Except in the areas where combat is taking place, the war in Ukraine has not yet sparked any food shortages. Not in the Netherlands, not in the EU, nor in the rest of the world. Prices, however, are soaring as a result of panic and unrest on the market. This is the conclusion of an analysis commissioned from Wageningen Economic Research by minister Staghouwer (Agriculture, Nature and Food Quality), which he recently submitted to parliament.

Great volatility

Researchers can easily explain the immediate and considerable increase in the price of grain—factors such as hoarding and unrest in the market influence the prices. In general, agricultural markets are not very balanced and can easily be affected, which translates into a great degree of volatility in prices. Minor shortages or surpluses can easily tip the balance’, the report states.

Disadvantaged groups affected

The researchers point out that although there is currently ample supply, the increasing prices of food products may still hamper access to food. This effect is most apparent among inhabitants of poorer countries, who sometimes spend as much as half their income on food. In the Netherlands and elsewhere in Europe, consumers may feel the effects of the increasing food prices that result from more expensive feedstock increased energy prices. This effect, incidentally, had already started before the war. According to the report, there is no imminent threat of food shortages. ‘Some products may become scarce, but there are sufficient alternatives available to prevent scarcity from becoming a threat to food security.’ There is much uncertainty on how the situation will develop over the long term. Different scenarios will be explored to provide a more accurate perspective.

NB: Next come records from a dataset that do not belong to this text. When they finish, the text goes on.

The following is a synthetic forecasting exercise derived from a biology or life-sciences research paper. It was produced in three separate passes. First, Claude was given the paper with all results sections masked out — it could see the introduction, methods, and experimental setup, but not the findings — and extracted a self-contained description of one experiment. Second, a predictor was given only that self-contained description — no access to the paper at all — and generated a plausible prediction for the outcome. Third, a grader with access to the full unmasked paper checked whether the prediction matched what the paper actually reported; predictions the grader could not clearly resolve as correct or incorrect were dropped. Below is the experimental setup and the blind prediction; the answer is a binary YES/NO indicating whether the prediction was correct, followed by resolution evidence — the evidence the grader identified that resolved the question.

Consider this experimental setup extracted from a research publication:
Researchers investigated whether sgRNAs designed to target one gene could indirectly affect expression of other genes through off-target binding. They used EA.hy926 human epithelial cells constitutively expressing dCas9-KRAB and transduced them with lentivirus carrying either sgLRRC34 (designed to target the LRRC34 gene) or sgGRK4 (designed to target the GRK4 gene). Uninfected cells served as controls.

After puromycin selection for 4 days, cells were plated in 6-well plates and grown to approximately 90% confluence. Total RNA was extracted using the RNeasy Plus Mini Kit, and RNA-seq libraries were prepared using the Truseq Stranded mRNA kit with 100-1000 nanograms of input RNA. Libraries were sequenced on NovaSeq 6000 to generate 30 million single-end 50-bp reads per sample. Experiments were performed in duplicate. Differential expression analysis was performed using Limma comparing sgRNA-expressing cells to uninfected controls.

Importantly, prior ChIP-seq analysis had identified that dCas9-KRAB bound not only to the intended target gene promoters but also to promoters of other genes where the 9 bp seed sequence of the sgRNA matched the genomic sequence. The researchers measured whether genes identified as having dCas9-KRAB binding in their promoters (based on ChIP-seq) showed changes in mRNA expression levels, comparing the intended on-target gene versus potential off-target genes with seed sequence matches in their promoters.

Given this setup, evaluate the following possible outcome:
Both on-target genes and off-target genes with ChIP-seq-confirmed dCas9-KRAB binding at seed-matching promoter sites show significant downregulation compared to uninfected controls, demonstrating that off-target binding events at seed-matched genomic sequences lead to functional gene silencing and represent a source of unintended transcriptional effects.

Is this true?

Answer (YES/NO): NO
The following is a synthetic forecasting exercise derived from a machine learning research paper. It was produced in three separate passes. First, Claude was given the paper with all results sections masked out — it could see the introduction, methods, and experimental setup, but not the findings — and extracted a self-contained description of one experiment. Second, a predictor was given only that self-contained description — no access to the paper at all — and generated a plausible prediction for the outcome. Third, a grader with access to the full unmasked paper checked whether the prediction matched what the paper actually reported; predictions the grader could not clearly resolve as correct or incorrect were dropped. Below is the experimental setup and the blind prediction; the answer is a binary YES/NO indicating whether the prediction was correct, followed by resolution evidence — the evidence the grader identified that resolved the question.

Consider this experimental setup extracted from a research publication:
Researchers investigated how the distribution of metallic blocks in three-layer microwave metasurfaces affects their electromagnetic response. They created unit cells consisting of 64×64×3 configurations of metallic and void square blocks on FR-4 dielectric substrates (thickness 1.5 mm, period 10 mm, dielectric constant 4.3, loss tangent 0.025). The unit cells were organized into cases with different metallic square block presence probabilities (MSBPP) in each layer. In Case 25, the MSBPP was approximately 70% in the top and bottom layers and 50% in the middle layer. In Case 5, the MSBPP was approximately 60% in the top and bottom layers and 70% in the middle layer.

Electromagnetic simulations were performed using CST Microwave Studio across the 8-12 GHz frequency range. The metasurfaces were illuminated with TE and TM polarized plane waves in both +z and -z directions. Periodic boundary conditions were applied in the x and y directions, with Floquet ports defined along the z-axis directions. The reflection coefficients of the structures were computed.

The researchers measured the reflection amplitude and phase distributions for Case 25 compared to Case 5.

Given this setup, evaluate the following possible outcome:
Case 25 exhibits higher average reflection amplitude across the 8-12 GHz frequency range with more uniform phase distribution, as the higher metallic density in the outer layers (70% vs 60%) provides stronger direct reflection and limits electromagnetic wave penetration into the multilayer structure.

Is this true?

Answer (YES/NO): YES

Rye bread and chocolate sprinkles

An endearing detail about this investigation: Researcher Petra Berkhout was interviewed by media ranging from the financial daily to Kids Week. The young readers of the latter were reassured. There is no need to fear empty shelves (in Dutch) because the Netherlands is capable of self-reliance, even if all imports are suspended. ‘However, we would revert to the diet we had in the Middle Ages, with lots of rye bread since wheat is imported. And there will be no chocolate sprinkles, as our colder climate is not suited for cocoa trees.’